Longest known dispersal of wolf in Europe
M237 was born in the canton of Grisons, was radio-collared by the Office for Hunting and Fishing of the Canton of Grisons and migrated hundreds of kilometres east to the Hungarian-Slovakian border from June 2022 to March 2023. Thus, the canton of Grisons succeeded in documenting the longest dispersal of a wolf in Europe known so far.
Start in the Grisons
M237 was born in 2021 as one of 6 cubs (4 of them genetically identified) of the Stagias pack. His parents are F31, a descendant of F07, the founder of the first Swiss wolf pack at Calanda, and M125 (origin unknown). At the end of March 2022, M237 was caught and fitted with a collar with GPS transmitter by the Office for Hunting and Fishing of the Canton of Grisons. By 22 March 2023, his transmitter already provided data, which are very interesting for research, as M237 started his migration according to his age a few months after being radio-collared, in June 2022. Before that he stayed in his pack of origin.
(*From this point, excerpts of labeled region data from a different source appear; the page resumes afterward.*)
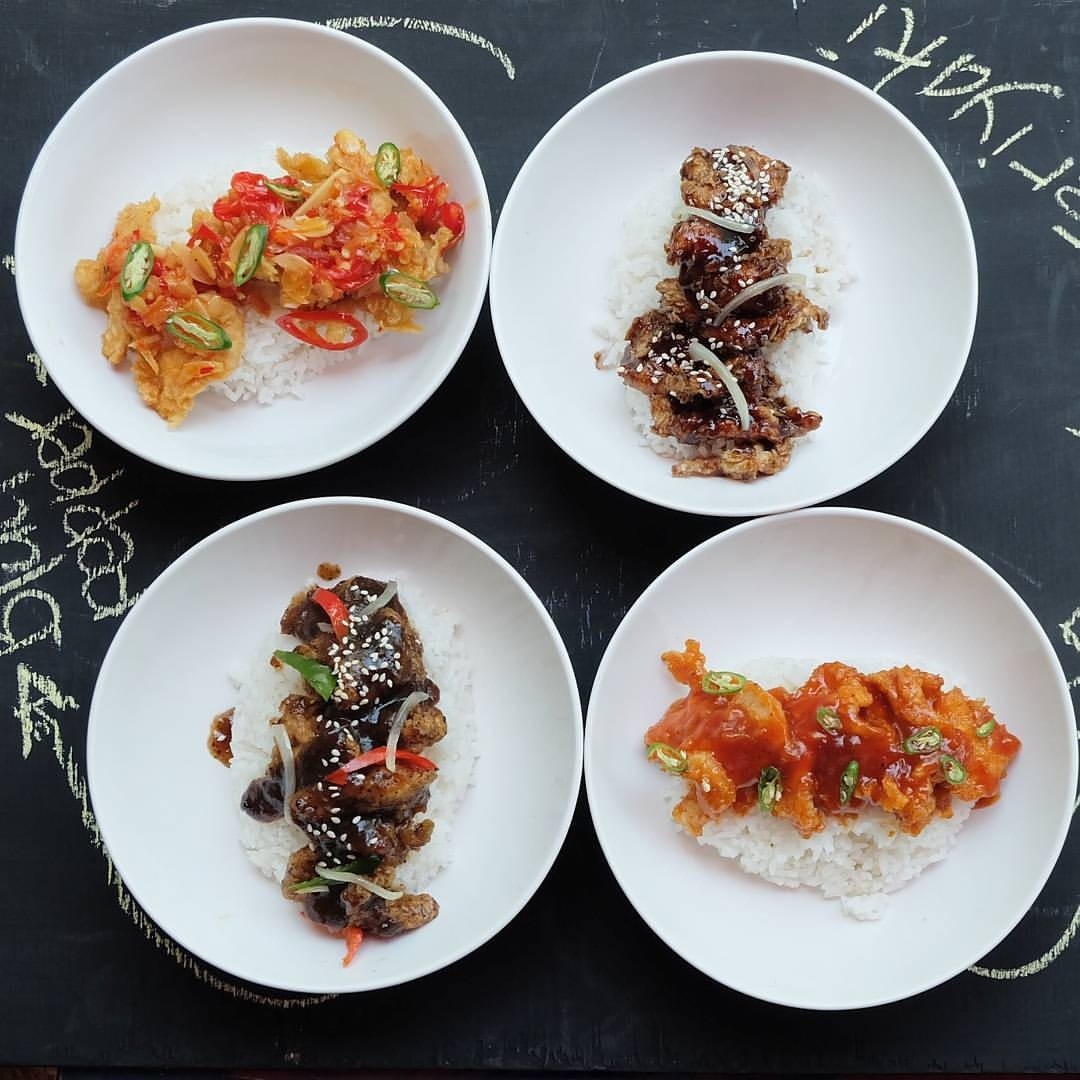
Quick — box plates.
[86,495,583,996]
[581,507,1077,1011]
[16,19,491,482]
[491,46,980,515]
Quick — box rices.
[644,639,1022,921]
[228,574,483,964]
[154,128,383,427]
[591,146,864,481]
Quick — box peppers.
[119,140,468,352]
The long dispersal of M237
During its journey, the young wolf passed through four countries. Starting in Switzerland, he crossed the border into Italy in the Lower Engadine at the end of June 2022. During his time in Switzerland, a single genetic sample was recorded from him, taken on the day of his collaring. For about ten days he roamed the South Tyrol and then crossed the border to Austria. From then on, he went north, then later north-east. In October, he was in the region of Innsbruck, from where he continued through the Tyrol towards Vienna. He spent the turn of the year west of the Austrian capital. The young wolf then wandered up to the Danube, then changed its mind and moved off in a south-easterly direction. In mid-February, it crossed the Hungarian border and then migrated towards Budapest. It took him about a month to pass the city in the west and cross the Danube. After that he migrated in the direction of Slovakia.
The dispersal of M237, 9.6.2022 – 22.03.2023, © AJF GR
The dispersal of M237 exemplifies how adaptable wolves are. On its migration, it crossed different landscapes, from high mountains to cultivated landscapes to settlement areas. He crossed rivers, numerous highways as well as many mountains, one of them nearly 3500 m high. Mostly, he wandered purposefully in one direction. Now and then he also stayed for a few days to about two weeks in one place, perhaps to rest, perhaps because of good food supply, before he moved on.
Young wolves leave the parental territory at the age of 1-3 years in search of their own. Research shows that the dispersal of young wolves can vary in distance and can differ with sex. Males tend to disperse farther than females. In the past, some radio-collared wolves showed particular eagerness to explore and dispersed surprisingly far. According to the information from KORA, M237 is demonstrably wolf with the farthest dispersal in Europe with a distance of 1927 km on the ground (829km linear distance) (referance date 22.03.2023) - and his journey may go even further. In comparison, the migration of the German wolf «Alan» is also well documented. In 2009, he migrated from Germany to Belarus - about 1550 km. Two years later, it was possible to track the GPS signal of wolf «Slavc», which moved from Slovenia to Italy - almost 1200 km. «Slavc», coming from the Dinaric population, subsequently mated with a female from the Alpine population. That was the first known evidence of a link between the two populations. In general, long-distance migrants are very important for linking populations. M237, too, is now not very far from the area of another wolf population, the Carpathian population.